By its interference, religion can inspire science, and again science by
its interference can purify religion. The most beautiful spectacle in
human society is a priest contributing to science and a scientist
contributing to religion. The one-sided man is always an imperfect man;
and an imperfect man as a teacher of perfection is a dangerous teacher
for young generations.

Two Slavs, Nicolaus Copernicus, from Thorn, and Ruggiero Boscovich, from
Ragusa, both Roman Catholic priests, were at the same time both ardent
scientists. Copernicus postulated the heliocentric planetary system instead
of the geocentric. This happened soon after Columbus made a great
revolution in geographical science by discovering America. Some people
thought the end of the Church had come after Copernicus’ discovery that the
sun and not the earth is the centre of the world. But Copernicus not only
did not think so, but continued quietly in his vocation as a priest and
dedicated his famous work to Pope Paul III.

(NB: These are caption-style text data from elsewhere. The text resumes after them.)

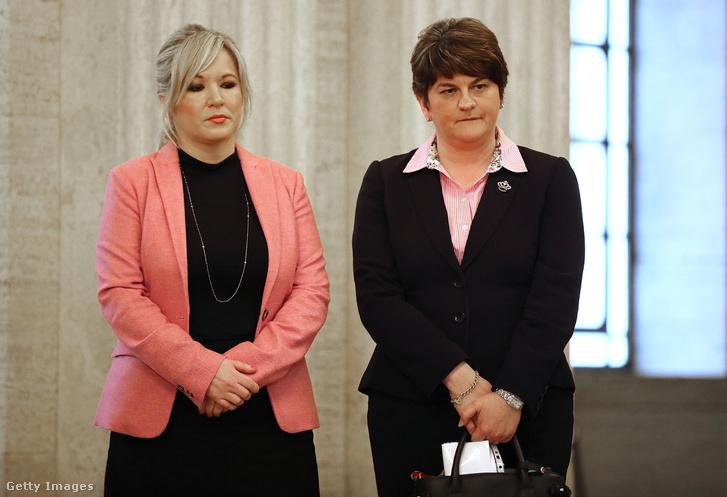 Michelle O'Neill (Sinn Fein) és Arlene Foster (DUP)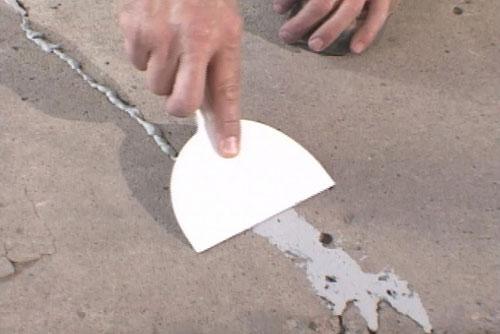 Как устранить в полу трещины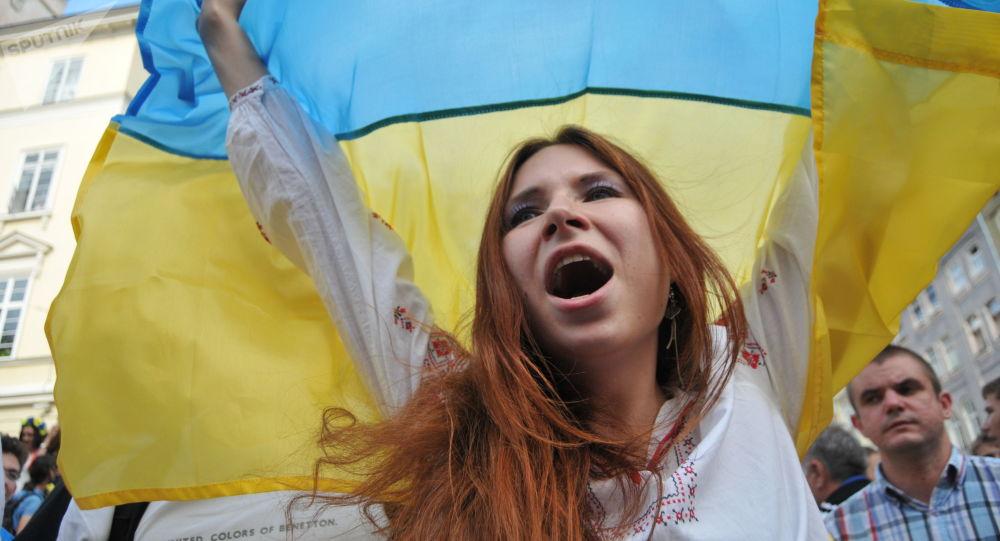 Dziewczyna z flagą Ukrainy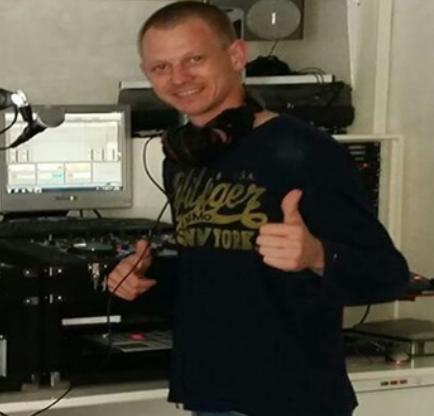 DJ Ronscore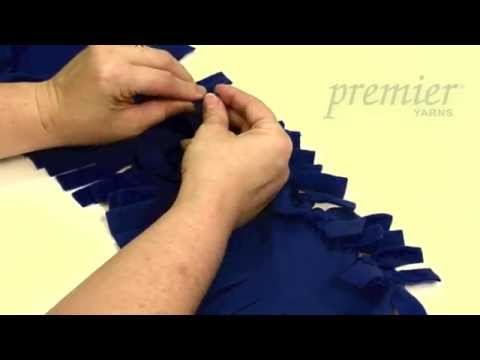 Knot Easy Pillow Tutorial
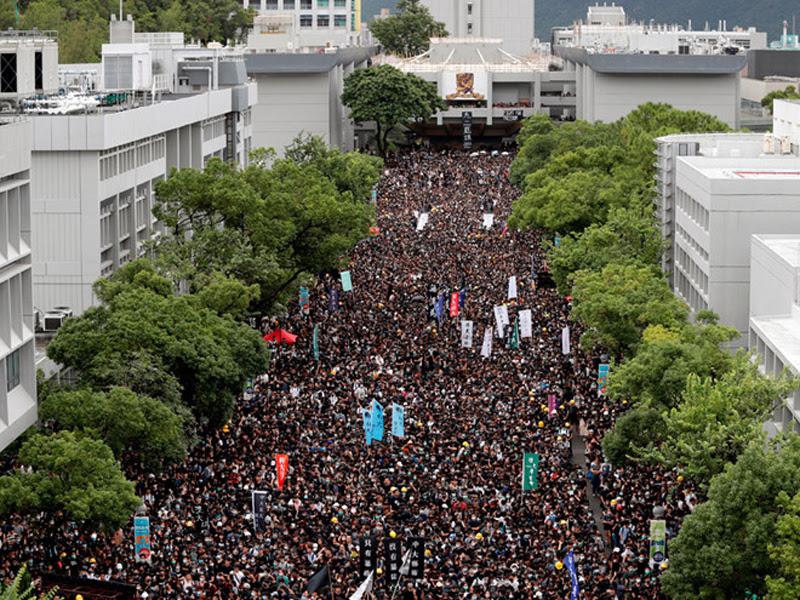 Sinh viên tập trung tại Đại lộ Bách Vạn tại Đại học Trung văn Hồng Kông để tham gia mít tinh bãi khoá ngày 2/9.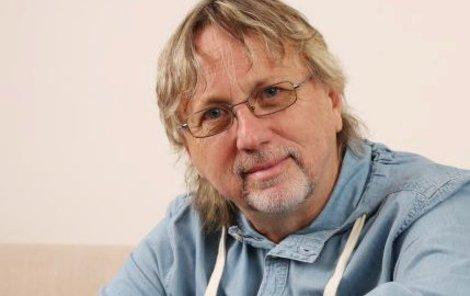 2016. Dalibor Janda má za sebou 40 let kariéry a jeho písničky pořád frčí.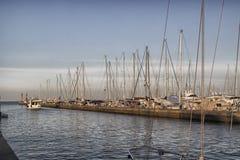 Segeln und Maschinenboote im Hafenkanal Lizenzfreies Stockbild
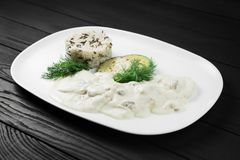 Cream соус гриба и ризотто на белой плите Стоковые Фотографии RF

Ruggiero Boscovich was not such a great discoverer as Copernicus; still he
was one of the most distinguished scientific and philosophic minds in the
eighteenth century. In his "Theoria philosophiæ naturalis," he tried to
prove that bodies are composed not of a continuous material substance but
rather of innumerable point-like structures or particles which are without
any extension or divisibility. These elements are endowed with a repulsive
force which can, under special circumstances (of distance), become
attractive. Boscovich’s philosophical system can be called a dynamistic

Men with much smaller scientific successes sometimes consider it their duty
to separate themselves from the Christian Church. But great men like
Copernicus and Boscovich possessed in a high degree the _noble catholicity_
which should always exist between religion and science. For every great
revolution in science meant also a great revolution in religion. A
scientific revolution could never shake the realities of religion, but only
the illusions of religion.

This was likewise the great result of the religious revolutions among the
Slavs: not to shake the realities but the illusions of religion. Pride,
superstitions and hatred have produced all the revolutions in the Church,
the revolutions which meant for the Church real ventilation or punishment.
These revolutions gave light and air to the Roman Church. Either the
official books admit it, or they do not. No matter; the living Church
admits it. She has built monuments to the prophets whom she killed or
persecuted. No one is without a glorious monument–neither Huss nor
Savonarola, neither Bruno nor Hieronymus of Prague, neither Trubar nor
Strossmayer. The living Church always admired men of suffering and not men
of pleasure. It was not the self-sufficient prelates who promoted the
Christian cause, with their books and notes and discussions, but the
sufferers, hungry and thirsty for the Kingdom of God. Christ was victorious
over Nero in the Coliseum, but oftentimes afterwards Nero was victorious
over Christ in the Church. But Nero must go, and Christ come. We have all
pledged our word in our childhood to act so that Nero’s spirit may decrease
and Christ’s spirit increase in the world. We cannot otherwise keep our
pledge unless we adhere to the _noble catholicity_ of the Christian Church,
which is the very kernel of vulgar and verbal catholicity. But we cannot
grasp all the Christian centuries and generations behind us and bind our
own life with what is _noble_ and _catholic_ in all of them unless we are
men of suffering, intuition and action. And we can be all three.